Extrait choisi >>
== == ==

La valeur sociale de l’innovation technologique en question

On aurait vite fait de voir dans les technologies en question une panacée « universelle » propre à concerner chacun sur cette terre. Or elle ne concerne que quelques utilisateurs privilégiés, certes les plus prompts au tapage et à l’autosatisfaction.
Les utilisateurs du réseau Internet sont principalement des nord-américains et autres habitants des pays développés. Ils ont les moyens financiers et intellectuels de s’approprier les nouvelles technologies de communication qui reflètent leur culture occidentale ; ils se sont saisis de cet outil (qu’ils ont eux-même engendré) et favorisent ainsi le développement d’une culture bien particulière qui véhicule de la sorte ses propres valeurs. Tout laisse donc à penser que l’extension d’Intemet à d’autres populations demandera, de la part de celles-ci une adaptation forte qui s’accompagnera peut-être d’une perte de la richesse des échanges liée ordinairement à la diversité culturelle et aux traditions orales.
Il faut impérativement interroger, à cet égard, la véritable valeur sociale de l’innovation technologique : car une innovation ne vaut que si elle est associée à une poussée sociale qui la soutient, l’attendait et l’impose2. Elle n’atteint son statut de « progrès technique » que si une partie non négligeable du corps social peut et sait l’utiliser. Elle dépend de la faculté du groupe à l’adopter, à l’intégrer, à l’adapter au quotidien. Or tel n’est le cas que dans les régions les plus « favorisées » du monde.

== == ==

[Entrées de données enregistrées]
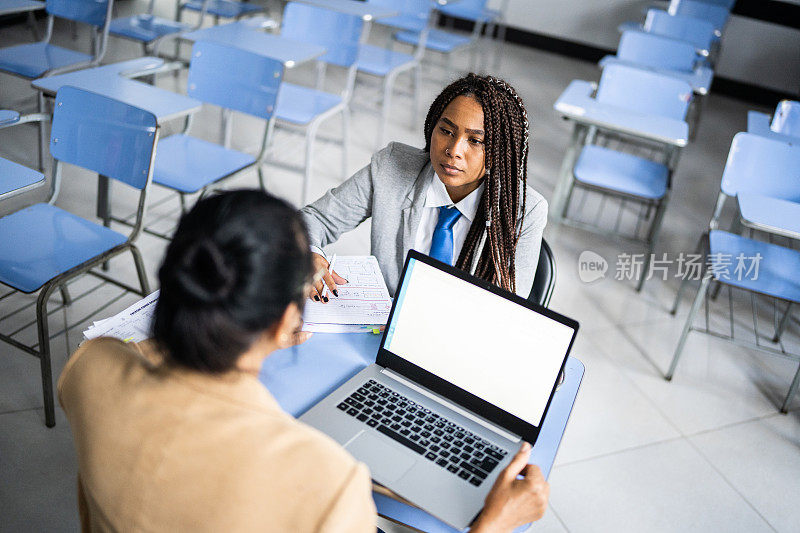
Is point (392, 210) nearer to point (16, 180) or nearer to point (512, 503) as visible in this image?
point (512, 503)

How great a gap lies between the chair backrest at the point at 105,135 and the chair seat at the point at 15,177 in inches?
9.2

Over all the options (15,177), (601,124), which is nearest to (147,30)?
(15,177)

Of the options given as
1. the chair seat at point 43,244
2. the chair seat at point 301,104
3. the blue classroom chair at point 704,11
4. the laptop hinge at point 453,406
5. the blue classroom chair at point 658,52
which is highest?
the blue classroom chair at point 704,11

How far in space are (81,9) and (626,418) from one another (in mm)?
3278

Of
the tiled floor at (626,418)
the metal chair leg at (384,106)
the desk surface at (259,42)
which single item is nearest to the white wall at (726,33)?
the tiled floor at (626,418)

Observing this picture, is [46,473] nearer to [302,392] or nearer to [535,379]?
[302,392]

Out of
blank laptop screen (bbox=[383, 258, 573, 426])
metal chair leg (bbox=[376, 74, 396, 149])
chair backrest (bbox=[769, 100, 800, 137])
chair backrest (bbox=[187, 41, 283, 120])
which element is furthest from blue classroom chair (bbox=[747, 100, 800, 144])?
blank laptop screen (bbox=[383, 258, 573, 426])

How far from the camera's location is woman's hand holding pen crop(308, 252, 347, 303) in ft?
4.91

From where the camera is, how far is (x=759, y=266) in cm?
256

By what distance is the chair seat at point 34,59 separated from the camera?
3.10 metres

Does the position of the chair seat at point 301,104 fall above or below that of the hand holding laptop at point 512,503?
above

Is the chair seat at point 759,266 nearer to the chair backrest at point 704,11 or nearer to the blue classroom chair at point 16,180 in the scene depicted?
the blue classroom chair at point 16,180

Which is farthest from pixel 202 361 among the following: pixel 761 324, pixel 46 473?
pixel 761 324

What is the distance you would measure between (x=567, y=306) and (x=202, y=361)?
2.50m
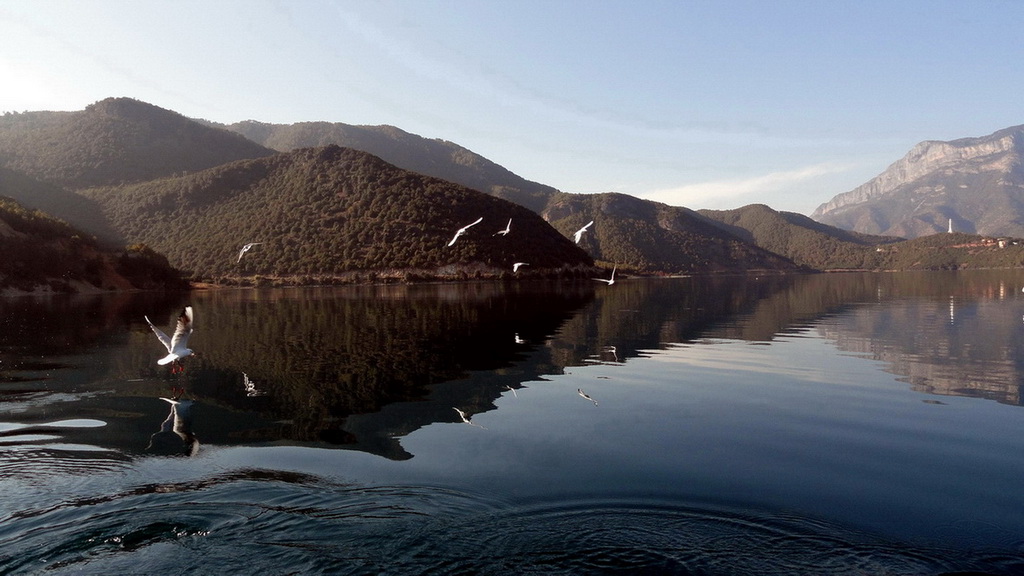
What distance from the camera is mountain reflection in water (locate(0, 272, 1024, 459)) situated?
50.4 feet

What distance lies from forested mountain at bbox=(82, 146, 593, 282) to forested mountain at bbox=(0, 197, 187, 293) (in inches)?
703

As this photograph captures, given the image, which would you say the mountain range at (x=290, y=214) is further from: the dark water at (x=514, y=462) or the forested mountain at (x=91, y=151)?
the dark water at (x=514, y=462)

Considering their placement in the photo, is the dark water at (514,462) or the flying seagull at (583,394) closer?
the dark water at (514,462)

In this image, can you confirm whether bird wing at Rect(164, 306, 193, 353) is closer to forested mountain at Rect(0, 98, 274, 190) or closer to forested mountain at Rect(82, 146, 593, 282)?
forested mountain at Rect(82, 146, 593, 282)

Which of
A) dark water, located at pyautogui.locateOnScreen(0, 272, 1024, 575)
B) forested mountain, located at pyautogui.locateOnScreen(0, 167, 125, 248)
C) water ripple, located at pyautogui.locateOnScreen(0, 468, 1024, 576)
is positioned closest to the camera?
water ripple, located at pyautogui.locateOnScreen(0, 468, 1024, 576)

== == ==

Travail à faire >>
a) D'après l'extrait sur la valeur sociale de l'innovation technologique, qui sont principalement les utilisateurs du réseau Internet ?
b) Reproduisez le passage de l'extrait qui va de « La valeur sociale » à « et à l’autosatisfaction. ».
Ces enregistrements proviennent d'une autre source.

Résultats de l'exercice >>
a) Ce sont principalement des Nord-Américains et d'autres habitants des pays développés.

b)
La valeur sociale de l’innovation technologique en question

On aurait vite fait de voir dans les technologies en question une panacée « universelle » propre à concerner chacun sur cette terre. Or elle ne concerne que quelques utilisateurs privilégiés, certes les plus prompts au tapage et à l’autosatisfaction.